Hospitalization and Procedure

The mean hospitalization expense was (5.2 ± 0.5) ×10⁴ RMB in CDT group, which was significantly lower than (7.4 ± 0.8) ×10⁴ RMB Yuan in Non-CDT group (P = 0.02). Both balloon catheter and stents were significantly less used in CDT group compared to Non-CDT group (P < 0.05). In CDT group, 18 patients underwent balloon dilation, with a mean number of balloon catheters of 1.0 ± 0.2, and 14 patients underwent stent implantation (0.8 ± 0.2/patient). However, only 1 patient did not undergo balloon dilation and 7 patients did not undergo stenting in Non-CDT group. The mean days of hospitalization between 2 groups did not showed significant difference (P = 0.70). Besides, the mean volume of urokinase was (204.1 ± 31.1) ×10⁴ IU, and the mean duration of thrombolysis was 6.1 ± 0.7 days in CDT group (Table 2).

Table 2.

Hospitalization, Procedure, and Clinical Effect.

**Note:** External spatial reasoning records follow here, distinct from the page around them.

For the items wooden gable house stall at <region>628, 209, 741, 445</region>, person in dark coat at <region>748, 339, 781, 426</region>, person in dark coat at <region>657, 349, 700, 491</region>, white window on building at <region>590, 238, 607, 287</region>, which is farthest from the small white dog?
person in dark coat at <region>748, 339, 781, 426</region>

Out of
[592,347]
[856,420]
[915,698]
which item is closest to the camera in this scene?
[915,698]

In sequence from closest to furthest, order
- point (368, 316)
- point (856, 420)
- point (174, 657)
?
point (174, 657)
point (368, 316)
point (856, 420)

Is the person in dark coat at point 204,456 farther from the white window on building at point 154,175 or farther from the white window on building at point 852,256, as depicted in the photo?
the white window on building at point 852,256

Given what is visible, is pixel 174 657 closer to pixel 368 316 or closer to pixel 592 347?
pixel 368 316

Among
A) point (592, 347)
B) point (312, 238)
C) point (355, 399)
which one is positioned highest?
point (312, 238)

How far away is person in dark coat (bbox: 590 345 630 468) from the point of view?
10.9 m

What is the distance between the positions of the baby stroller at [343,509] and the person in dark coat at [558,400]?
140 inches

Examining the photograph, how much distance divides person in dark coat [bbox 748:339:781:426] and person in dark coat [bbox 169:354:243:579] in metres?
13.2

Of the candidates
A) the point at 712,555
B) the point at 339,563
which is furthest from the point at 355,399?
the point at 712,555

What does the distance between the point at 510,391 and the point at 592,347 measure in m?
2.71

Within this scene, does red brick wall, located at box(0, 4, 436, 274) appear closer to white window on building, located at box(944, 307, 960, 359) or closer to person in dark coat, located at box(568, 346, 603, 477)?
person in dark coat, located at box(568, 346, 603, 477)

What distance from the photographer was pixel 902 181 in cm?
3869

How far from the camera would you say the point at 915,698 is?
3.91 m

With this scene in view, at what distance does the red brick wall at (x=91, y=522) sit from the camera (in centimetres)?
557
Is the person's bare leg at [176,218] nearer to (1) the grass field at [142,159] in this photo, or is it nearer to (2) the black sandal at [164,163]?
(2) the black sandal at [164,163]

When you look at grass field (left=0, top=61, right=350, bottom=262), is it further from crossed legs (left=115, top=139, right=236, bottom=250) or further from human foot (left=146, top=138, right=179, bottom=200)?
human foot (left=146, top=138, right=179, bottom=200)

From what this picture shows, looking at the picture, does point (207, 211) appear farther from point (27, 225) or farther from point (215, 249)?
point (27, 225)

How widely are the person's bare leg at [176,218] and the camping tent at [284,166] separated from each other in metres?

	CDT group	Non-CDT group	P
Mean expense, RMB×10⁴	5.2 ± 0.5	7.4 ± 0.8	0.02
Mean days of hospitalization	18.5 ± 1.3	17.7 ± 1.5	0.70
Non-balloon/Balloon dilation	11/18	1/30	0.00
Mean number of balloon catheter	1.0 ± 0.2	1.6 ± 0.2	0.02
Non-stenting/Stenting	15/14	7/24	0.03
Mean number of stents	0.8 ± 0.2	1.8 ± 0.3	0.02
Scale for clinical status
Short-term effect scale	1.6 ± 0.3	1.3 ± 0.3	0.29
Long-term effect scale	1.1 ± 0.5	1.2 ± 0.4	0.59
Mean volume of urokinase, IU×10⁴	204.1 ± 31.1
Mean duration of thrombolysis, days	6.1 ± 0.7

Indications for CDT and Its Clinical Effect

As shown in Table 3, short-term and long-term effect scales showed similar in both groups. According to the indications for CDT, patients with postprocedure prevention showed a good clinical outcome, however, patients with conservative CDT and remedy for failure PTA showed a worse clinical status of “Minimal to moderately improved” than Non-CDT group (P < 0.05).

Table 3.

Indications for CDT and Its Clinical Outcome.^a

	+3	+1/+2	0/-1	-2/-3	Death
Perioperative period	11 (37.9%)	11 (37.9%)	2 (6.9%)	3 (10.3%)	1 (3.4%)
Conservative CDT (n = 9)	3 (10.3%)	2 (6.9%)^b	0 (0.0%)	2 (6.9%)	1 (3.4%)
Remedy for failure PTA (n = 5)	0 (0.0%)^b	3 (10.3%)^b	2 (6.9%)	0 (0.0%)	0 (0.0%)
Postprocedure prevention (n = 15)	8 (27.6%)	6 (20.7%)^b	0 (0.0%)	1 (3.4%)	0 (0.0%)
Non-CDT group (n = 31)	7 (22.6%)	16 (51.6%)	5 (16.1%)	2 (6.5%)	1 (3.2%)
Follow-up period	9 (33.3%)	5 (18.5%)	2 (7.4%)	4 (14.8%)	6 (22.2%)
Conservative CDT (n = 9)	3 (11.1%)	1 (3.7%)^c	0 (0.0%)	3 (11.1%)	2 (7.4%)
Remedy for failure PTA (n = 4)	0 (0.0%)	3 (11.1%)^c	1 (3.7%)	0 (0.0%)	0 (0.0%)
Postprocedure prevention (n = 14)	6 (22.2%)	1 (3.7%)^c	1 (3.7%)	2 (7.4%)	4 (14.8%)
Non-CDT group (n = 30)	5 (16.7%)	12 (40.0%)	4 (13.3%)	3 (10.0%)	6 (20.0%)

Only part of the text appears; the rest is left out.